奏 〜Fantasia for piano〜

◇◇◇

十一月三日、文化の日。
今日はいよいよ音楽祭の当日だ。

抜けるような秋晴れの空が気持ちいい。

今日の最高気温は十六度予報で、日中は薄手のコートもいらないような陽気になりそうだ。


十時から始まった音楽祭の観客席に今、私と梨奈がいる。

私達の出番は十二時十五分予定で、後三十分ほどある。

それまでは客として、音楽祭を楽しむつもり。


芸術の森野外ステージは、その名の通り、木々に囲まれた自然溢れる場所にある。

周囲には音楽と美術の関連施設が点在し、この辺一帯は市内最大の芸術スポットとなっている。

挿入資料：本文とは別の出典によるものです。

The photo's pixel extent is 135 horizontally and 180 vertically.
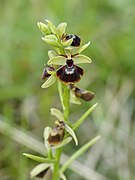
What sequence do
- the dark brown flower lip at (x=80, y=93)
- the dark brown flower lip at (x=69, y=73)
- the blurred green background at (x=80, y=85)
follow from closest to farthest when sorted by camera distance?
the dark brown flower lip at (x=69, y=73) < the dark brown flower lip at (x=80, y=93) < the blurred green background at (x=80, y=85)

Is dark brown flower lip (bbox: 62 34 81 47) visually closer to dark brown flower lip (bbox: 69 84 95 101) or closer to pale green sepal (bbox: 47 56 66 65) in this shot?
pale green sepal (bbox: 47 56 66 65)

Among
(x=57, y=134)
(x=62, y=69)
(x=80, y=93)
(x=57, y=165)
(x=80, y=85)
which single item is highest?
(x=62, y=69)

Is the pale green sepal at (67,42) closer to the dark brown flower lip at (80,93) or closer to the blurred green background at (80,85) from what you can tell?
the dark brown flower lip at (80,93)

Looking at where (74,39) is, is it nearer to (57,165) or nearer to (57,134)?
(57,134)

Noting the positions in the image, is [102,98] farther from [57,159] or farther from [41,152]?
[57,159]

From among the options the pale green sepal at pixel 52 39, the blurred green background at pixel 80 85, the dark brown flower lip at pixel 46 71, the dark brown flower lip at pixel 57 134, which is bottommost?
the blurred green background at pixel 80 85

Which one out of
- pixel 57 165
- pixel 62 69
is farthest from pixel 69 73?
pixel 57 165

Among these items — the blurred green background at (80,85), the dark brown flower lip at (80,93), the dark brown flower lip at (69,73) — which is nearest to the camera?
the dark brown flower lip at (69,73)

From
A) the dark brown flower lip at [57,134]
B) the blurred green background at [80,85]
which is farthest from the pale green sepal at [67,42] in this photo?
the blurred green background at [80,85]

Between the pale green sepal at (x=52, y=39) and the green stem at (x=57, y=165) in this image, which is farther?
the green stem at (x=57, y=165)

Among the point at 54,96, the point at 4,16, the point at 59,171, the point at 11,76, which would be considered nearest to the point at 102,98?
the point at 54,96
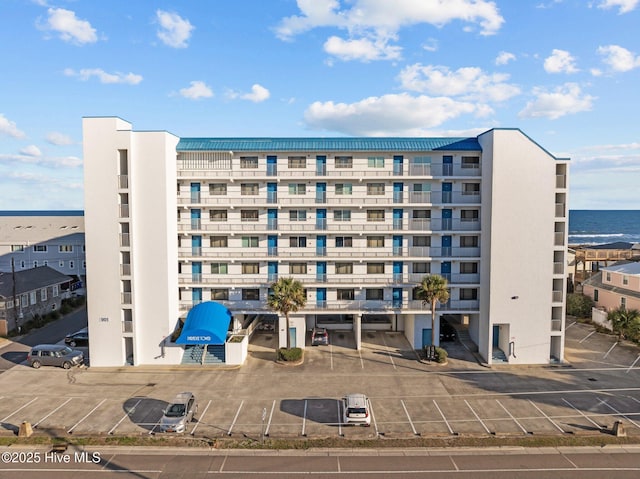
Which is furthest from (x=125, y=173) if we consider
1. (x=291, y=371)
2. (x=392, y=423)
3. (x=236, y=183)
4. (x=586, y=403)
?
(x=586, y=403)

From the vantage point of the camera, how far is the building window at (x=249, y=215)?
129 feet

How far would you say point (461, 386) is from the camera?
102 feet

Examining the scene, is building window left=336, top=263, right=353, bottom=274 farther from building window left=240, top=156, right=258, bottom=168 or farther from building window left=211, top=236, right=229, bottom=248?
building window left=240, top=156, right=258, bottom=168

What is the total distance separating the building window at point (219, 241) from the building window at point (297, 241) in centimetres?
600

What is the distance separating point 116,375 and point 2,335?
1929 cm

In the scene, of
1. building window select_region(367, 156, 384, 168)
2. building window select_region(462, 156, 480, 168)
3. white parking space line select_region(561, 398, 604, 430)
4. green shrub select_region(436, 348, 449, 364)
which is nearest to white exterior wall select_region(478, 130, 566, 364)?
building window select_region(462, 156, 480, 168)

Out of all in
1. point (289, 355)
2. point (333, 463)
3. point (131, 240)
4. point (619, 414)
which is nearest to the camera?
point (333, 463)

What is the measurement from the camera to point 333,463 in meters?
21.2

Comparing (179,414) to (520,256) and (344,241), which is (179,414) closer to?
(344,241)

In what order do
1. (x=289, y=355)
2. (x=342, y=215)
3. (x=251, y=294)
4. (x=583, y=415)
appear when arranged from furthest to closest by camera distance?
(x=251, y=294) < (x=342, y=215) < (x=289, y=355) < (x=583, y=415)

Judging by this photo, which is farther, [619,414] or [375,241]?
[375,241]

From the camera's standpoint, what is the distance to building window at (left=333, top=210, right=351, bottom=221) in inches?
1550

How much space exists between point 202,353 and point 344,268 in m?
14.7

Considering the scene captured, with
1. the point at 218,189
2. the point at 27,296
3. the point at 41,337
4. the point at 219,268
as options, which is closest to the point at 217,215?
the point at 218,189
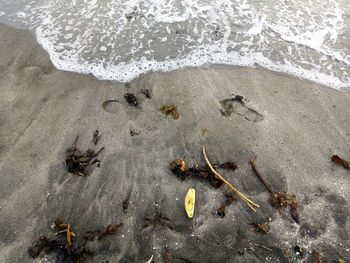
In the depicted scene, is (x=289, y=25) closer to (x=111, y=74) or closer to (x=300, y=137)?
(x=300, y=137)

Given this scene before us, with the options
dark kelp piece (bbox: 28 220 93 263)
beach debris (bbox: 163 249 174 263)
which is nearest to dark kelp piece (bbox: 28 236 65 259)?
dark kelp piece (bbox: 28 220 93 263)

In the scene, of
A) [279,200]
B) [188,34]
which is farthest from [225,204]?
[188,34]

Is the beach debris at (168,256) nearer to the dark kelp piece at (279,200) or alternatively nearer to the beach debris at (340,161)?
the dark kelp piece at (279,200)

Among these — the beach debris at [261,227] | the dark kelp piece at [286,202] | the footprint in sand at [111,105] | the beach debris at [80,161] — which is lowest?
the beach debris at [261,227]

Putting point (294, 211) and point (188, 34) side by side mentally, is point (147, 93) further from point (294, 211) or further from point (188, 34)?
point (294, 211)

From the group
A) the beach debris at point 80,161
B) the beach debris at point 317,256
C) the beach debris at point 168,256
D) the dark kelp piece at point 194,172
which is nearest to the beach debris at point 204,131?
the dark kelp piece at point 194,172
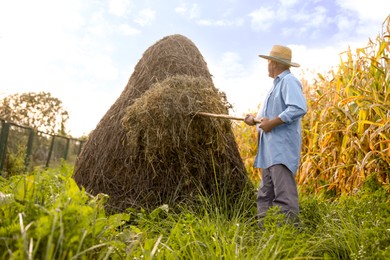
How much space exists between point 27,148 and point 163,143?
9.50 metres

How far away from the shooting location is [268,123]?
431 centimetres

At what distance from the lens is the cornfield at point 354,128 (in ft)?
18.2

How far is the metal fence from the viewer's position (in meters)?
11.5

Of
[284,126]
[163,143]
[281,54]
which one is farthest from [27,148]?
[284,126]

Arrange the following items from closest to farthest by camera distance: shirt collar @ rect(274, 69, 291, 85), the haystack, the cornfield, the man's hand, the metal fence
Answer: the man's hand → shirt collar @ rect(274, 69, 291, 85) → the haystack → the cornfield → the metal fence

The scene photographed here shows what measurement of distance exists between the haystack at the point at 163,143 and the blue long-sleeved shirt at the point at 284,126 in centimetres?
56

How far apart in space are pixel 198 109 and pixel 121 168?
117 cm

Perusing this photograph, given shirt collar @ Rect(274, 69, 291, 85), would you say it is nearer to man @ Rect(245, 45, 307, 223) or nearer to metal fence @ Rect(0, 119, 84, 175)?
man @ Rect(245, 45, 307, 223)

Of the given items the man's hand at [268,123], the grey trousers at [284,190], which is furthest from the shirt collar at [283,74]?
the grey trousers at [284,190]

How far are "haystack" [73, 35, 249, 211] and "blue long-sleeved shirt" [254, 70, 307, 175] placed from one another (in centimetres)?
56

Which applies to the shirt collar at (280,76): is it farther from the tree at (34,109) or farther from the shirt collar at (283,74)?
the tree at (34,109)

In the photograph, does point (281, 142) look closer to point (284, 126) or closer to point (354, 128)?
point (284, 126)

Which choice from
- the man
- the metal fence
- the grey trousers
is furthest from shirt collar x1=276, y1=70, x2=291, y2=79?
the metal fence

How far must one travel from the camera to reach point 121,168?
17.4ft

周囲の木々は紅葉も終わりを迎え、葉を落として寒そうな木もある。

でも針葉樹の割合が高いので、緑に白いステージが映えて美しい。

ステージの大きくせり出した屋根の下は五十席ほどの椅子席で、チケットが割高の指定席となっている。

屋根のない部分は、芝生の自由席。

クラシック音楽の好きな客達は持参のシートに座り、防寒対策に毛布まで用意しているお年寄りもいた。


私と梨奈も芝生の上にシートを広げて座っている。

今、演奏中なのは、梨奈の先輩が所属する市民オーケストラ。

有名なロッシーニの『ウィリアムテル序曲』の軽快なメロディに、梨奈は体を揺らしてリズムを刻み、楽しんでいた。